** Opening PAGE EXTRACT block **

New The Skills of Tomorrow: how AI-exposed is every skill in 2026? See the data →
Anthropic

Technical Program Manager, Safeguards (Infrastructure & Evals)

Anthropic
hybrid senior full-time $290,000-$365,000 USD San Francisco, CA | New York City, NY | Seattle, WA
Apply →

First indexed 18 Apr 2026

Description

About the Role

Safeguards Engineering builds and operates the infrastructure that keeps Anthropic's AI systems safe in production. As a Technical Program Manager for Safeguards Infrastructure and Evals, you'll own the operational health and forward momentum of this stack.

Your primary responsibility is driving reliability , owning the incident-response and post-mortem process, ensuring SLOs are defined and met in partnership with various teams, and making sure that when things go wrong, the right people know, the right actions get taken, and those actions actually get closed out.

Alongside that ongoing operational rhythm, you'll coordinate the larger platform investments: migrations, eval-platform improvements, and the cross-team dependencies that connect them.

This role sits at the intersection of operations and program management. It requires genuine technical depth , you need to understand how these systems work well enough to triage effectively, judge what's actually safety-critical versus what can wait, and have informed conversations with the engineers building and maintaining them.

But the core of the job is keeping the machine running well and the work moving.

** Closing PAGE EXTRACT block **

*ABOUT THIS EXERCISE*
Why does the job posting say the Technical Program Manager role requires genuine technical depth? Answer in one to three sentences.

** Opening PROVIDED INFORMATION block **

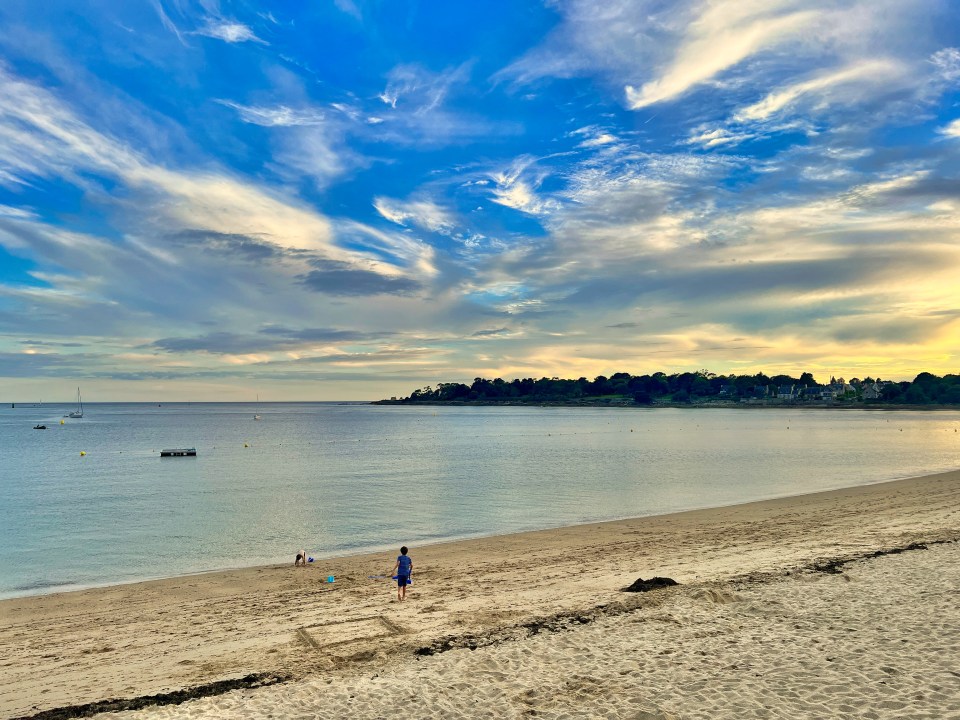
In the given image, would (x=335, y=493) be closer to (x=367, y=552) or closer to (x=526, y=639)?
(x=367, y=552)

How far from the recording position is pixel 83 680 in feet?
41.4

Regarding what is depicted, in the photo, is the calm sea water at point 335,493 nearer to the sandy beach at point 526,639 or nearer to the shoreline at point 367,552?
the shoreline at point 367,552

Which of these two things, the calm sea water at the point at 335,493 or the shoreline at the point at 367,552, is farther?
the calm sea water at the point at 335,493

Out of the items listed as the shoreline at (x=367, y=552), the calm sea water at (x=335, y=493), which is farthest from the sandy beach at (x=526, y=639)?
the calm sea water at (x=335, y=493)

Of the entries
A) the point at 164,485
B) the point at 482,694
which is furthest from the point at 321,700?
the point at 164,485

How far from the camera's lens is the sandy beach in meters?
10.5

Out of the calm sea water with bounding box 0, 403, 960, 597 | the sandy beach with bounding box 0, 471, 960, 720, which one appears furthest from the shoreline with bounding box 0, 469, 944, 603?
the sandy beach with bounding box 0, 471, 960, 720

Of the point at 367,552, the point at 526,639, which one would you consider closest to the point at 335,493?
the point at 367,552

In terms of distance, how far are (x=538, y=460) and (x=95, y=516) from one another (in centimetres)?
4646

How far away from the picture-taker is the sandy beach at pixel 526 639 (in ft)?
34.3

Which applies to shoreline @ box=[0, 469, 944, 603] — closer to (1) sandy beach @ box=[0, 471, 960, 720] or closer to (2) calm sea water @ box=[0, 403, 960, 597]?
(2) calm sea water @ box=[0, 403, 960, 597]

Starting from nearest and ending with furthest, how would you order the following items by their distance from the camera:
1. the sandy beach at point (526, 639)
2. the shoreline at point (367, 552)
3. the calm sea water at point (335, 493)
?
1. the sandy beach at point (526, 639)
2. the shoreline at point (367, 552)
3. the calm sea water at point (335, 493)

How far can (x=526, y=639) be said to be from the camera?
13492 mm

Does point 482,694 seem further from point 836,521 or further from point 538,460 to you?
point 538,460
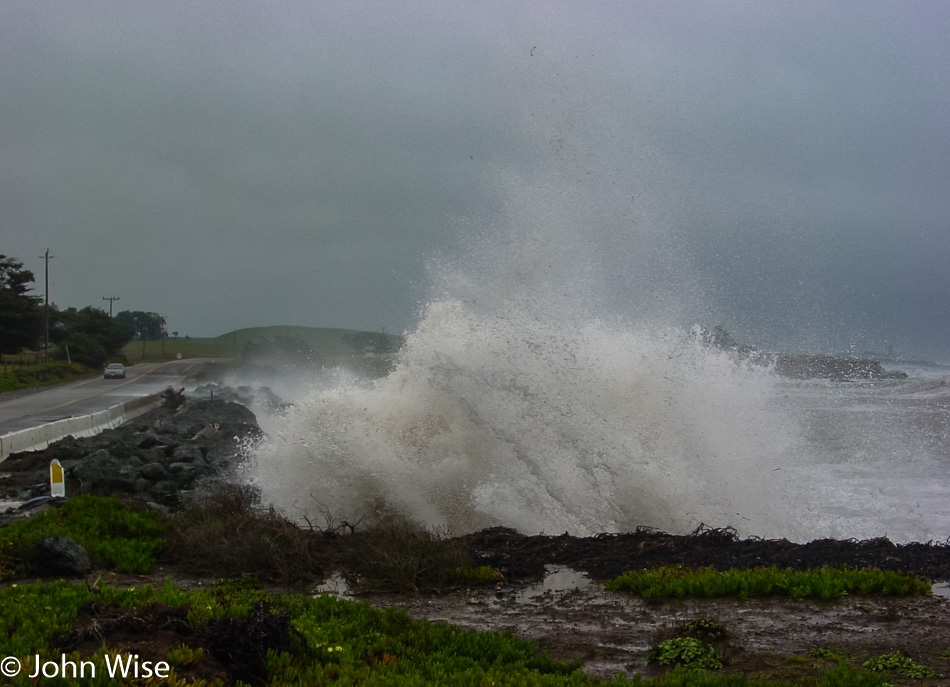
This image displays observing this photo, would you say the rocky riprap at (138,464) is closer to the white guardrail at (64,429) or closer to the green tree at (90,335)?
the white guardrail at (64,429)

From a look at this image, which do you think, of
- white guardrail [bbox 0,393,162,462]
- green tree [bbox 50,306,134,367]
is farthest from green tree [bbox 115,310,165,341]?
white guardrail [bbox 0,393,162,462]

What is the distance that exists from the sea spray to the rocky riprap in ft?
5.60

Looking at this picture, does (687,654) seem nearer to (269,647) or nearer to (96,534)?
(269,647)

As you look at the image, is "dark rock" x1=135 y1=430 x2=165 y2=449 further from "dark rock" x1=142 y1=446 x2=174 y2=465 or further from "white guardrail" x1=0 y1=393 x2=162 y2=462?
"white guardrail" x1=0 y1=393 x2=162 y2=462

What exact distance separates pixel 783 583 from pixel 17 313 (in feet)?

** Closing PROVIDED INFORMATION block **

*RESPONSE*
The role requires genuine technical depth because the person must understand how the systems work well enough to triage effectively. They must also judge what is actually safety-critical and what can wait, and have informed conversations with the engineers who build and maintain those systems.